Ein Kämpfer gegen den Sittenverfall
Katholische Kirche: Vor 450 Jahren wurde der Dominikaner Girolamo Savonarola geboren
Georg Oblinger / Thorsten Thaler

In früheren Jahrhunderten verurteilte die katholische Kirche Häretiker und ihre als Irrlehren ausgelegten Auffassungen, indem sie über sie das Anathema (Bannfluch) verhängte. In neuerer Zeit wird nun zunehmend dazu aufgerufen, solche Lehrverurteilungen zu überdenken und wenn möglich zu revidieren. So wird Martin Luther heute nicht mehr als "protestierender Häretiker" gesehen, sondern lieber als "Bruder im Glauben", der nur "nach seinem Gewissen gehandelt hat". Ebenso fordern einige Kirchenvertreter die Rehabilitierung des tschechischen Reformators und Nationalhelden Jan Hus (um 1370-1415), und dies obwohl seine Lehren (Ablehnung der kirchlichen Hierarchie und des Lehramtes) 1410 durch eine Bulle von Papst Alexander V. sowie durch das Konzil von Konstanz ausdrücklich verurteilt wurden. 1415 wurde er zum Tode verurteilt und auf dem Scheiterhaufen verbrannt.

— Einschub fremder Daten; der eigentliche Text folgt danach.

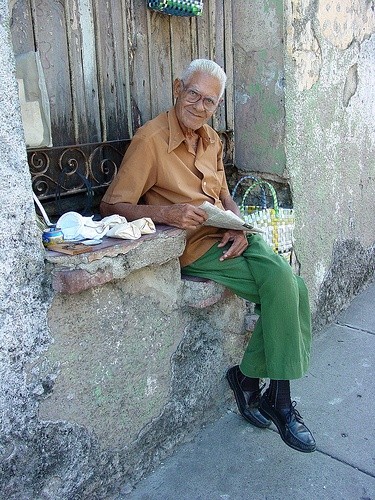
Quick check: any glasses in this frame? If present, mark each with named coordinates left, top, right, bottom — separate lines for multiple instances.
left=181, top=79, right=220, bottom=113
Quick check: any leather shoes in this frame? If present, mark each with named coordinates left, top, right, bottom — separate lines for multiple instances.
left=257, top=392, right=317, bottom=453
left=225, top=365, right=272, bottom=427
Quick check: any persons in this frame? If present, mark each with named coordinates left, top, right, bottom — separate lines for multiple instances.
left=100, top=59, right=316, bottom=453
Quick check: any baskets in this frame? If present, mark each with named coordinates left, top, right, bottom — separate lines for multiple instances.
left=231, top=175, right=294, bottom=268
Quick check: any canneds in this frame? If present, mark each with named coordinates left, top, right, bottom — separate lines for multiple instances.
left=42, top=225, right=64, bottom=251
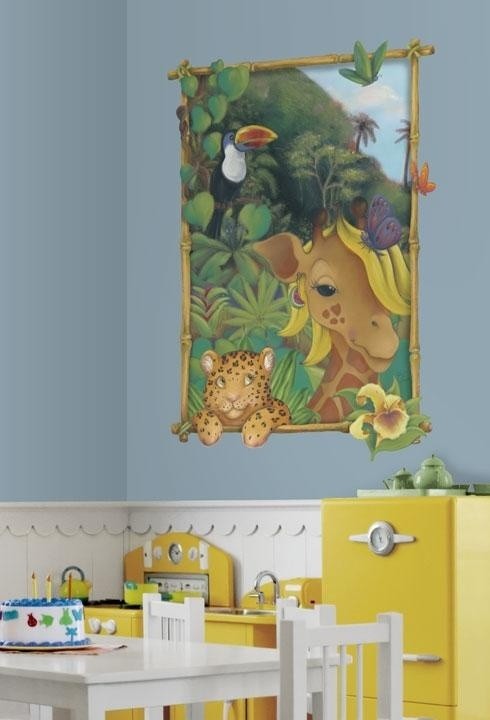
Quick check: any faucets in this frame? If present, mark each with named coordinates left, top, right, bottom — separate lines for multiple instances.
left=253, top=570, right=281, bottom=606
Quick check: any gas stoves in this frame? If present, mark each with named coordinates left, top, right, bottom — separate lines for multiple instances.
left=82, top=598, right=145, bottom=638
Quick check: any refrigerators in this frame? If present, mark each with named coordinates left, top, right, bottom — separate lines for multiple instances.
left=317, top=498, right=489, bottom=720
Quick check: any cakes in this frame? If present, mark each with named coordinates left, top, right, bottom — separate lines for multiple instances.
left=0, top=597, right=91, bottom=646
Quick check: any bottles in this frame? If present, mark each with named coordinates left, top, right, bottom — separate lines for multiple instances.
left=393, top=467, right=414, bottom=492
left=414, top=455, right=452, bottom=488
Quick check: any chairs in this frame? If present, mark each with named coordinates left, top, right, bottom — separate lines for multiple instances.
left=272, top=595, right=345, bottom=712
left=136, top=591, right=234, bottom=719
left=275, top=611, right=413, bottom=718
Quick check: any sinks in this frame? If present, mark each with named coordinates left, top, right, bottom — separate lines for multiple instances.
left=204, top=606, right=277, bottom=616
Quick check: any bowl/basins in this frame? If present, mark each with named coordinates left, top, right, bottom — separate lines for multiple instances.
left=170, top=591, right=204, bottom=602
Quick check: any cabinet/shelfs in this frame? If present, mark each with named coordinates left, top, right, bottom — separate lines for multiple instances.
left=70, top=603, right=283, bottom=719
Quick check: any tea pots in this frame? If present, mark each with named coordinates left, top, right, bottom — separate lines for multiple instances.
left=59, top=566, right=92, bottom=602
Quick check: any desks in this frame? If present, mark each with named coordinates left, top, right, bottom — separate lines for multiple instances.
left=1, top=633, right=354, bottom=719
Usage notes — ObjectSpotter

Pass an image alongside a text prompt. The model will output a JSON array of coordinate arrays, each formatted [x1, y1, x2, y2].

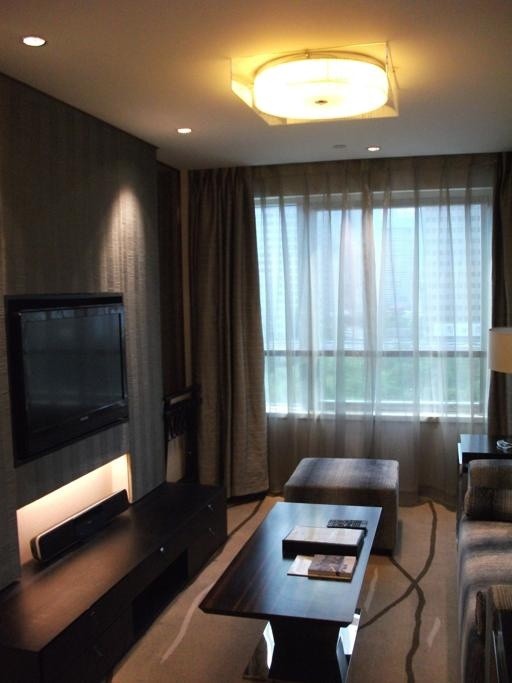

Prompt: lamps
[[487, 326, 512, 454], [231, 40, 399, 126]]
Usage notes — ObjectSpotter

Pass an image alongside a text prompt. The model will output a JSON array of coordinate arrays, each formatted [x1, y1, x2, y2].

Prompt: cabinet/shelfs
[[1, 482, 227, 682]]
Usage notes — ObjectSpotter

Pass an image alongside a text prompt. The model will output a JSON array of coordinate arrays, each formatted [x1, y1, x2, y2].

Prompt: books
[[306, 553, 357, 578], [286, 552, 358, 581]]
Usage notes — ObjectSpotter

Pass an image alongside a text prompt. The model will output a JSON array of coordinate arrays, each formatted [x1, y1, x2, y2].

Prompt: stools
[[283, 457, 399, 557]]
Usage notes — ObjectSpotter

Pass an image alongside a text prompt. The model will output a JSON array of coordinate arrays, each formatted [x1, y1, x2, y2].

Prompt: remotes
[[327, 519, 368, 528]]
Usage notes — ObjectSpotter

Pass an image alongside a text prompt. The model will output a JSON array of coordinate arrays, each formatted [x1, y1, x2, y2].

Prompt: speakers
[[29, 488, 130, 562]]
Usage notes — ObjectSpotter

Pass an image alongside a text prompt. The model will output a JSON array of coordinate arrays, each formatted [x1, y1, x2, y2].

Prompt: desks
[[457, 434, 511, 476]]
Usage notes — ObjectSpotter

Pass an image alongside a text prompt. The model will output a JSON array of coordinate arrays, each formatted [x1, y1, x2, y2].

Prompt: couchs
[[456, 458, 511, 682]]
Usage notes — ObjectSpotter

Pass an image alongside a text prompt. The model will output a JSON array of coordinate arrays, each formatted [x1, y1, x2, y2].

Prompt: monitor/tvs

Immer wieder werden aber auch Stimmen laut, die die Rehabilitierung eines Mannes fordern, dessen Fall ganz anders gelagert ist: Girolamo Savonarola. Geboren am 21. September 1452 im norditalienischen Ferrara, brach er ein Medizinstudium ab, um dem Dominikanerorden beizutreten. Seit 1475 Mönch in Bologna, prangerte der redegewandte Savonarola in seinen Predigten den Sittenverfall der weltlichen und kirchlichen Herrscher an. Ihn trieb der Gedanke um, daß die Kirche vor ihrer drohenden Verweltlichung bewahrt und das Volk von der Tyrannei des Geldes und der Aristokratie befreit werden müsse. Häufig tauchte in seinen Reden das Motiv des göttlichen Strafgerichts auf. 1489 wurde er nach Florenz gesandt, wo er als Abt des Klosters San Marco sehr bald strenge Reformen durchführte. In Florenz und in ganz Oberitalien trat Savonarola weiterhin als Bußprediger auf, der nicht mit Kritik an kirchlichen Amtsträgern sparte und mit seinen Reden großen Zulauf beim einfachen Volk fand. Er lehrte ein Leben in Glauben, Liebe und Sittenstrenge und forderte die politische Freiheit der Völker als göttliches Recht. Sein asketisches Bekenntnis und seine moralische Standfestigkeit verschafften ihm im Volk wachsendes Ansehen und daher großen Einfluß.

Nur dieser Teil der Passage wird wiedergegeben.